## Prompt
Please reproduce the passage of the Cayley-Hamilton appendix below between "We will not" and "by 2 matrix.", inclusive.

## Given text
□ □ □ □
Appendix B
Cayley-Hamilton Theorem

The Cayley-Hamilton Theorem can be used to quickly generate the powers of a matrix. For a matrix \(A\), the characteristic equation is a polynomial in \(x\) defined as the determinant of \(A-xI\) where \(I\) is the identity matrix

\begin{equation}\tag{B.1} g(x) = \mathrm{det}(A-xI) = 0 \end{equation}

The Cayley-Hamilton Theorem simply says that the matrix \(A\) satisfies its characteristic equation

\begin{equation}\tag{B.2} g(A) = 0 \end{equation}

We will not prove the theorem since it is well outside the scope of this book but we will show how to use it to calculate the powers of a 2 by 2 matrix.

It is easy to show that the characteristic equation of a 2 by 2 matrix is

\begin{equation}\tag{B.3} g(x) = x^2 - \mathrm{Tr}(A)x + \mathrm{det}(A) \end{equation}

where \(\mathrm{Tr}(A)\) is the trace of the matrix (the sum of the diagonal elements) and \(\mathrm{det}(A)\) is the determinant of the matrix. The Cayley-Hamilton Theorem then says that

\begin{equation}\tag{B.4} A^2 - \mathrm{Tr}(A)A + \mathrm{det}(A)I = 0 \end{equation}

From this equation you can generate all the powers of the matrix. For example with \(t=\mathrm{Tr}(A)\) and \(d=\mathrm{det}(A)\), equation B.4 can be rearranged to give

\begin{equation}\tag{B.5} A^2 = tA - dI \end{equation}

To get \(A^3\) just multiply this equation by \(A\) and substitute back in for \(A^2\)
□ □ □ □
## Information provided
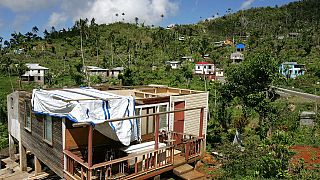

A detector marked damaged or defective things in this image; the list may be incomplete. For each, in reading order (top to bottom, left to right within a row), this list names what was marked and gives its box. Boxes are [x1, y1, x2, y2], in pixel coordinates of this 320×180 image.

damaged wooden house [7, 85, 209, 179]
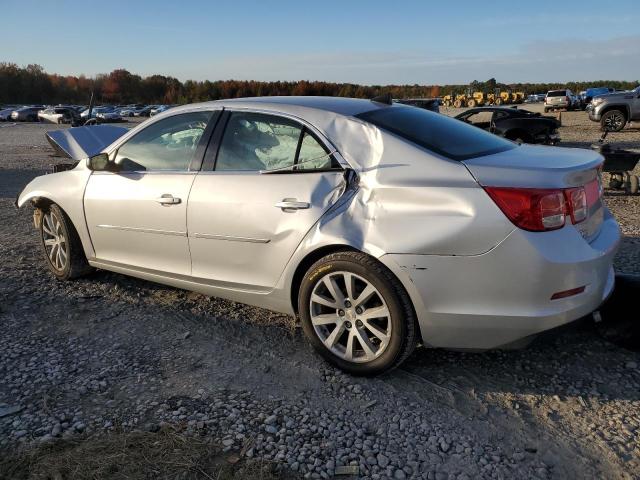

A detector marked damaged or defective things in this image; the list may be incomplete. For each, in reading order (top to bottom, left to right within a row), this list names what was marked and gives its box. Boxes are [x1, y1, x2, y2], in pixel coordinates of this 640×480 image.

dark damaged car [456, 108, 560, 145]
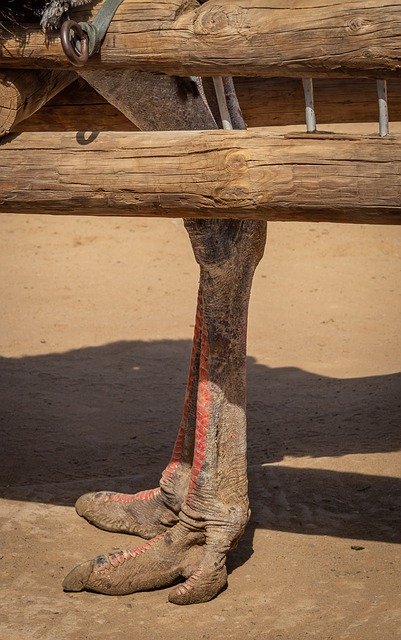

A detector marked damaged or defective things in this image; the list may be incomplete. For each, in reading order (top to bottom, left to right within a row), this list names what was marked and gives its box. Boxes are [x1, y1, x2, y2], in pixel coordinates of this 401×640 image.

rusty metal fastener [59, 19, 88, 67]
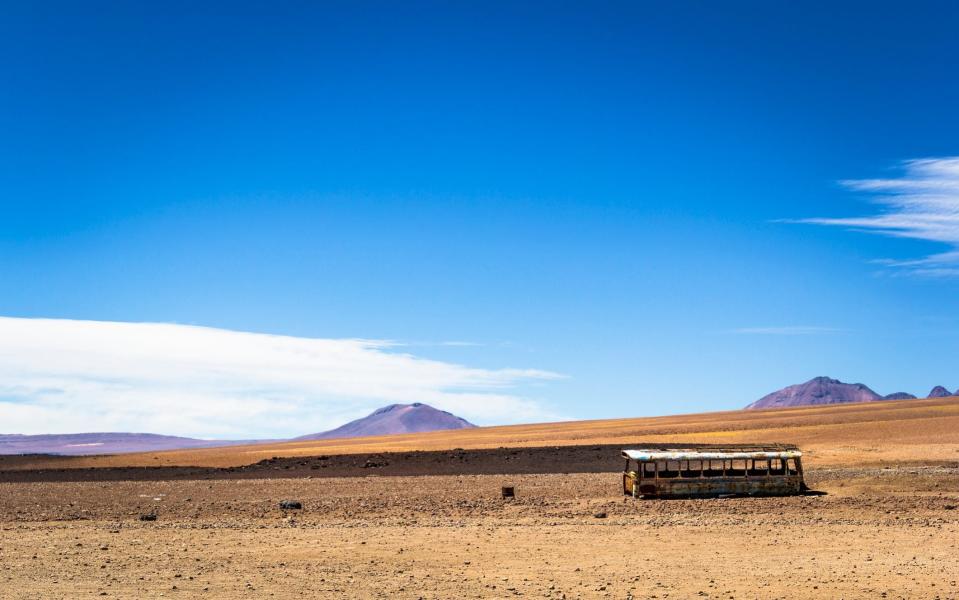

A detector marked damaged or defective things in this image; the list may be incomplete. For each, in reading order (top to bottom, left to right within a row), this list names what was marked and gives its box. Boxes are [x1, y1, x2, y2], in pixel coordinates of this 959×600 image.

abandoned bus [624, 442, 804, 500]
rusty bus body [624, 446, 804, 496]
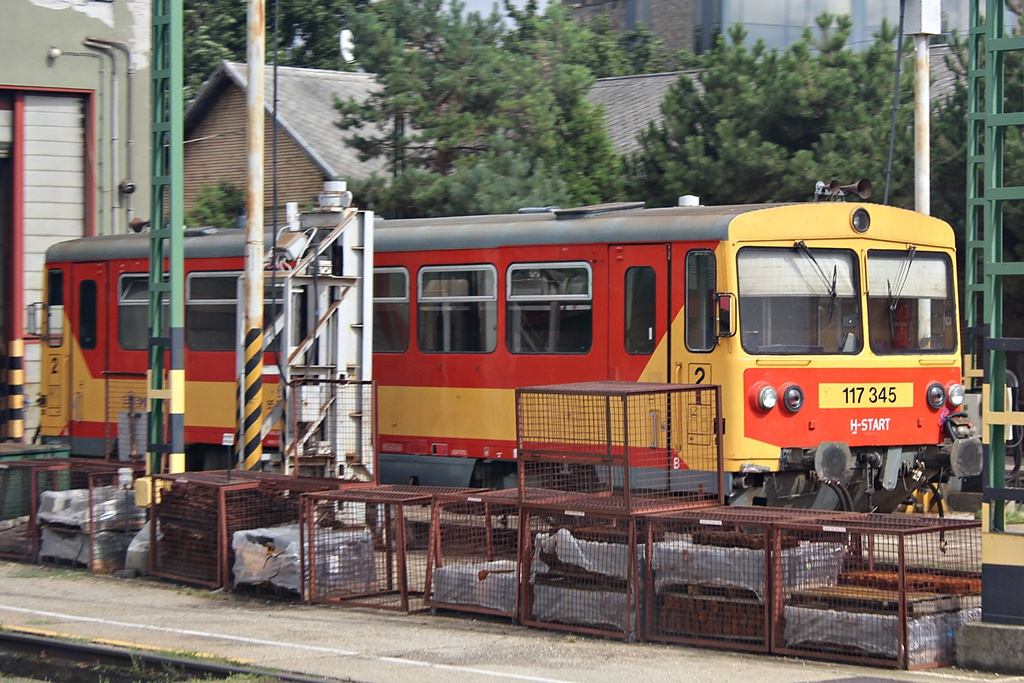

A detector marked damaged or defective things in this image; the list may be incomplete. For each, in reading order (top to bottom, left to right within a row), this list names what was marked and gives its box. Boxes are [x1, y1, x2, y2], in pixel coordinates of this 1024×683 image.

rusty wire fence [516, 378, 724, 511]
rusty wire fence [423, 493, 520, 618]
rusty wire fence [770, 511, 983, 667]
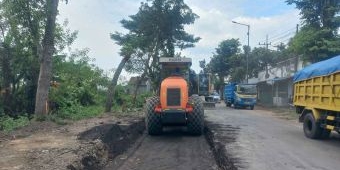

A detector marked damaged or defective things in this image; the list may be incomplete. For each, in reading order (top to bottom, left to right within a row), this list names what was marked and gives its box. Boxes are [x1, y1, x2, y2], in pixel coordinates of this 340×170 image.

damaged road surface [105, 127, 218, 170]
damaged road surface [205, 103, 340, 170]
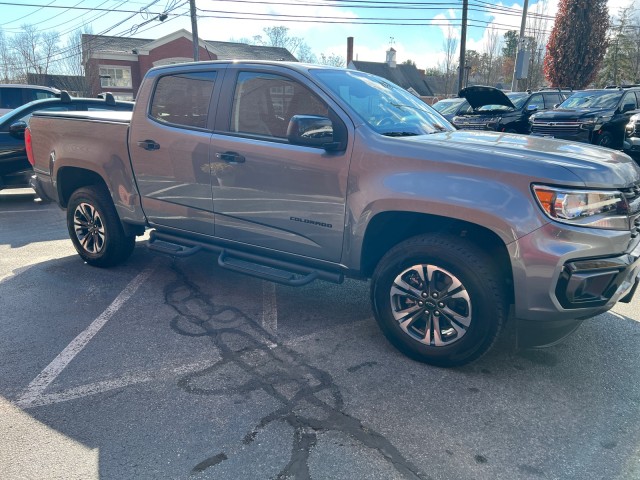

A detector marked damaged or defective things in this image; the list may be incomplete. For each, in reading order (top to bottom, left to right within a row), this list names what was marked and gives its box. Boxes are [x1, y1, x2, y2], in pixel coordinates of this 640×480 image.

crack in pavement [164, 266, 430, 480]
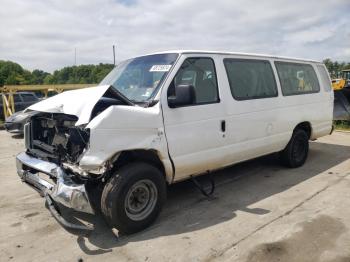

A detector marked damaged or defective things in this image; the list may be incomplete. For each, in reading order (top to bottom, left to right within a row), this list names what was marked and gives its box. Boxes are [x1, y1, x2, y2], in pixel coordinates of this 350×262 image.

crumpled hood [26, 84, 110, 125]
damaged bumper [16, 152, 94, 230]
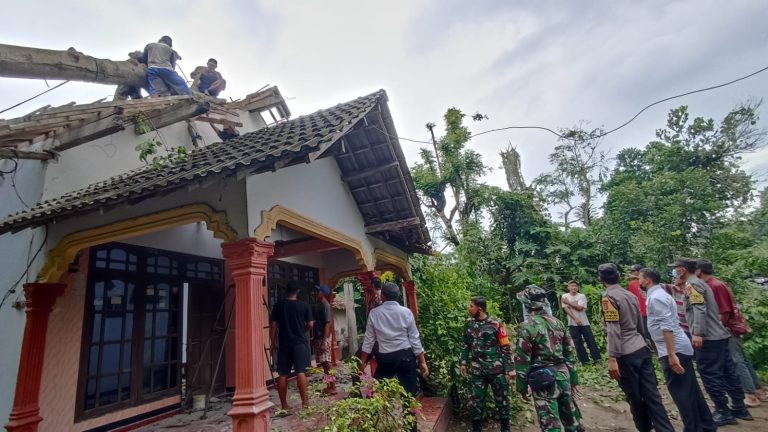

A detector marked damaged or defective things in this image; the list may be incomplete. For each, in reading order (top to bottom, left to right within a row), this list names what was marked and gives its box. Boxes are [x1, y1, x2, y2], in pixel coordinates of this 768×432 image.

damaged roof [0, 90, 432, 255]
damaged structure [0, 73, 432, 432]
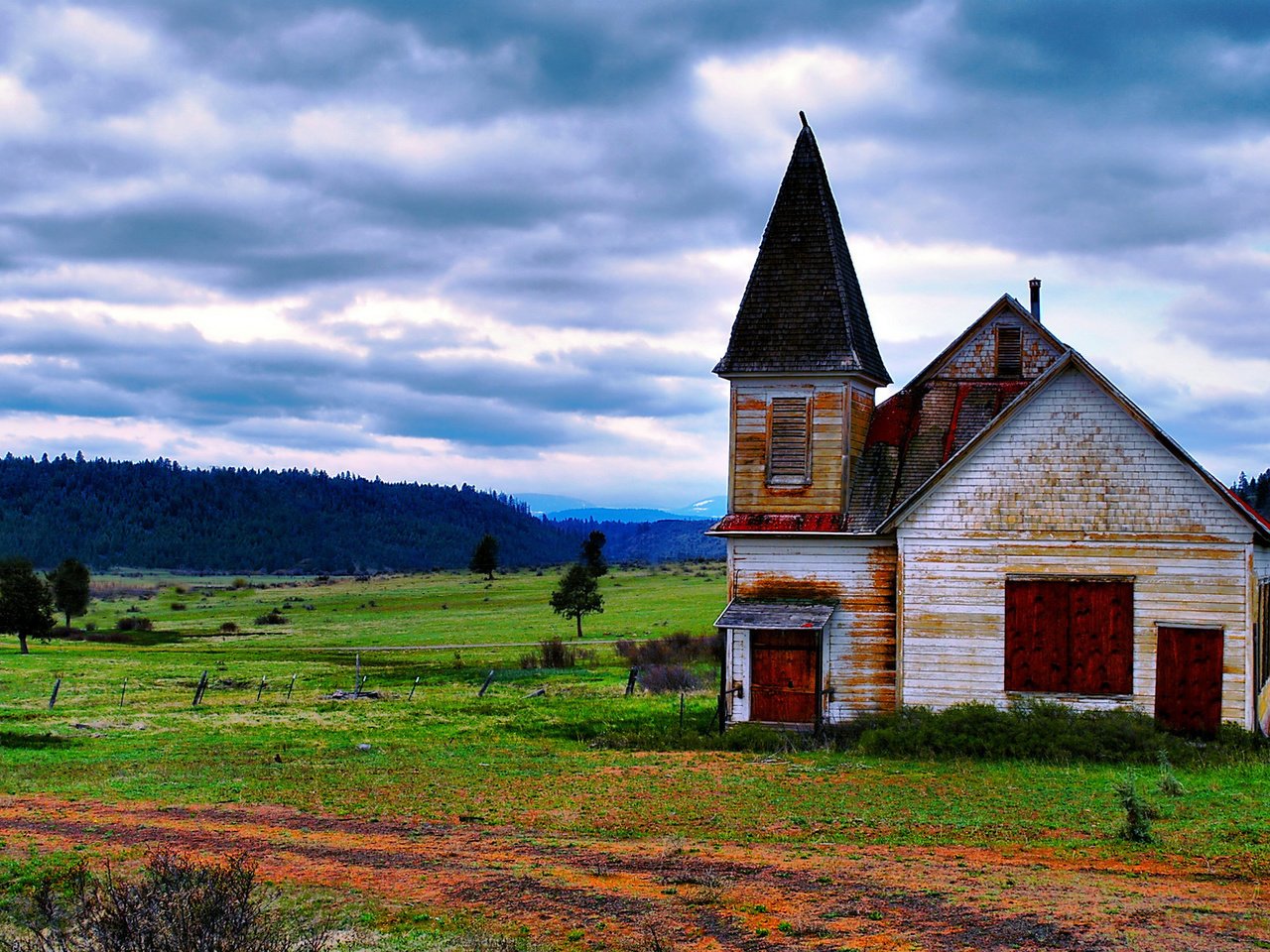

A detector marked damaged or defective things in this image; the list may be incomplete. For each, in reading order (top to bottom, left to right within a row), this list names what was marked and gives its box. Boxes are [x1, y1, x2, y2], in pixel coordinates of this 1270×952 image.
□ □ □ □
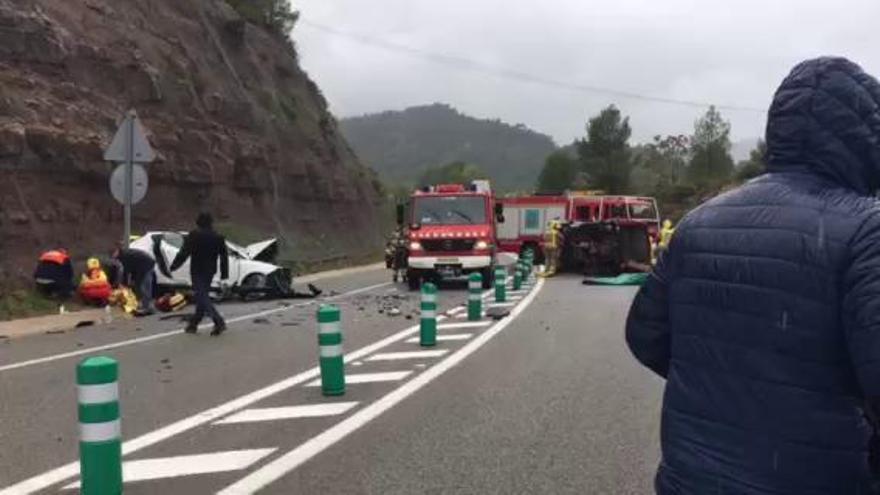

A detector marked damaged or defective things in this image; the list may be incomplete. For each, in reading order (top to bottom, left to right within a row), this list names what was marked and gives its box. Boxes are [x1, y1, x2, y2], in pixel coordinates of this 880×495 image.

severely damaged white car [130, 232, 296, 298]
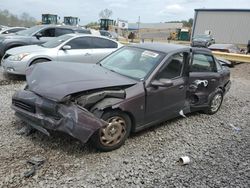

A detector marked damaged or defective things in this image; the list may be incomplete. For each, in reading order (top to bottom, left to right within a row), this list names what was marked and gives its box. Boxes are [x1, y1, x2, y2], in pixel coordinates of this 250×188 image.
□ □ □ □
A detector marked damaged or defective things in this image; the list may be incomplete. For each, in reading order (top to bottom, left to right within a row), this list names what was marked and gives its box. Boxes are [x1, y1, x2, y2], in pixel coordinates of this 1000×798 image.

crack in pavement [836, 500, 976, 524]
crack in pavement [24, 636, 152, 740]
□ □ □ □
## Output of the task
We will not prove the theorem since it is well outside the scope of this book but we will show how to use it to calculate the powers of a 2 by 2 matrix.